**Stated goal A:**
Transcribe the stretch of the engine passage from "In certain other" through "internal combustion engine.".

Start of Passage given

Advantageous refinements of and improvements on the above discussed
preferred embodiment of an internal combustion engine are described herein
and in the claims.
In certain preferred embodiments of this invention, the valve control times
of the intake valves of the cylinders supplying the exhaust gas
recirculation device are retarded. Advantageously the retarding of the
valve control times is performed with a uniform valve lift diagram by five
degrees of crank angle in the retarded direction.
In certain other preferred embodiments of this invention, the recirculated
exhaust is divided in different ratios among the individual cylinders of
the internal combustion engine, with a partial number of the cylinders of
the internal combustion engine receiving all or most of the recirculated
exhaust gas while the remaining cylinders receive the smallest amount of
the recirculated exhaust gas or none at all. The ratio of the charge air
required for combustion and the exhaust gas recirculated from the internal
exhaust gas recirculation by means of the exhaust gas recirculation device
can be balanced out among the cylinders of the internal combustion engine.

End of Passage given

**Stated goal B:**
Pull out each line of the listing below that contains the string "distance".

Start of Record list

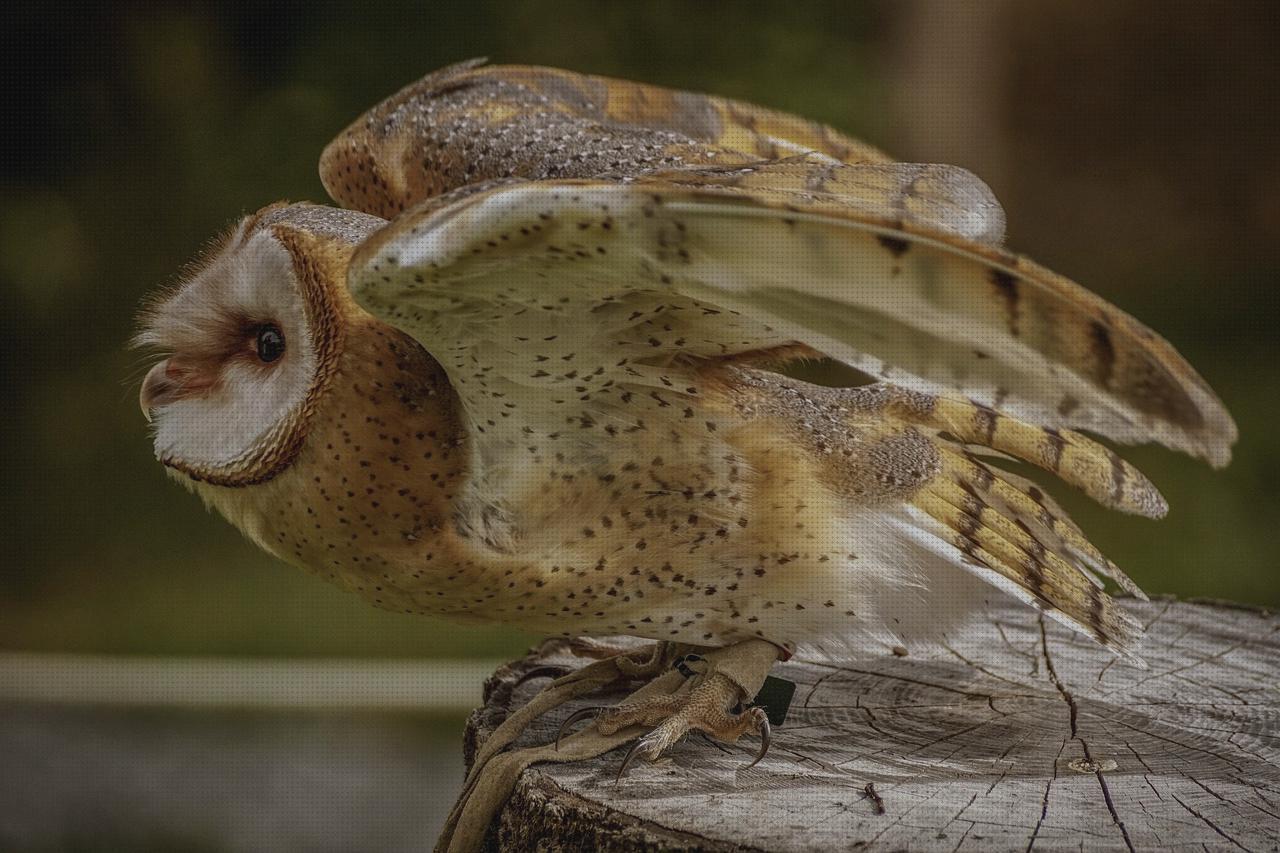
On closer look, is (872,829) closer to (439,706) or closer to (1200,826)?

End of Record list
Start of Record list

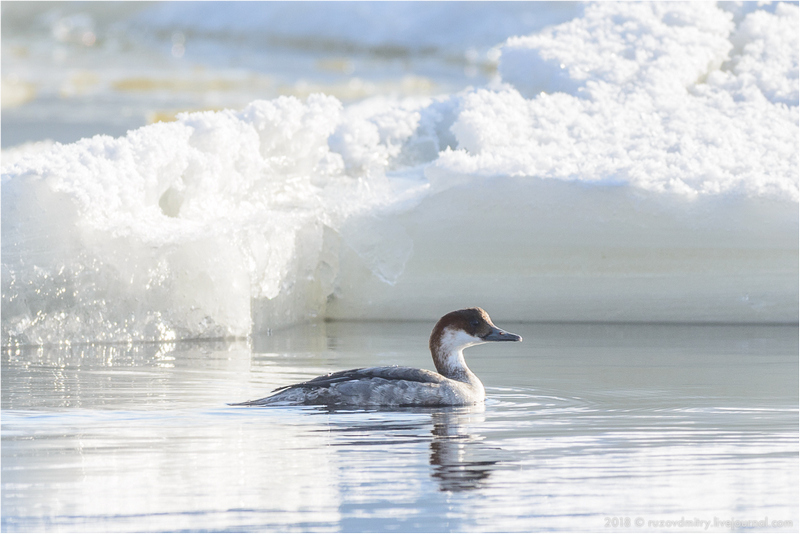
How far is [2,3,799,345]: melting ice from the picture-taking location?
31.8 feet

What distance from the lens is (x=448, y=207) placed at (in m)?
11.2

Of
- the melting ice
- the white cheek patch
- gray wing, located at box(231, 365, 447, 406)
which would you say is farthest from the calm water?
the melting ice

End of Record list
Start of Record list

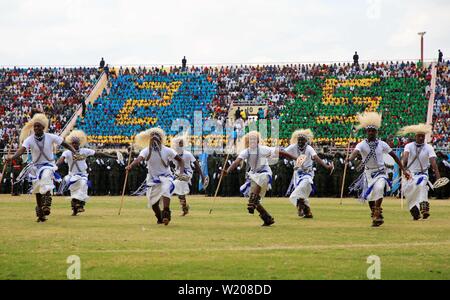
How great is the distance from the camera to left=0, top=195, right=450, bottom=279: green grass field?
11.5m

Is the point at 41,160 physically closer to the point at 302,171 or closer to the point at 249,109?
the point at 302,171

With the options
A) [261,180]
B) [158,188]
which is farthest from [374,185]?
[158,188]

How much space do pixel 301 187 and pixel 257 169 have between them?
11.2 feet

End of Record list

**Solution A:**
In certain other preferred embodiments of this invention, the recirculated
exhaust is divided in different ratios among the individual cylinders of
the internal combustion engine, with a partial number of the cylinders of
the internal combustion engine receiving all or most of the recirculated
exhaust gas while the remaining cylinders receive the smallest amount of
the recirculated exhaust gas or none at all. The ratio of the charge air
required for combustion and the exhaust gas recirculated from the internal
exhaust gas recirculation by means of the exhaust gas recirculation device
can be balanced out among the cylinders of the internal combustion engine.

**Solution B:**
What distance from the lens is (x=448, y=207) placed at (in m)?
How great is the distance from the camera to left=0, top=195, right=450, bottom=279: green grass field?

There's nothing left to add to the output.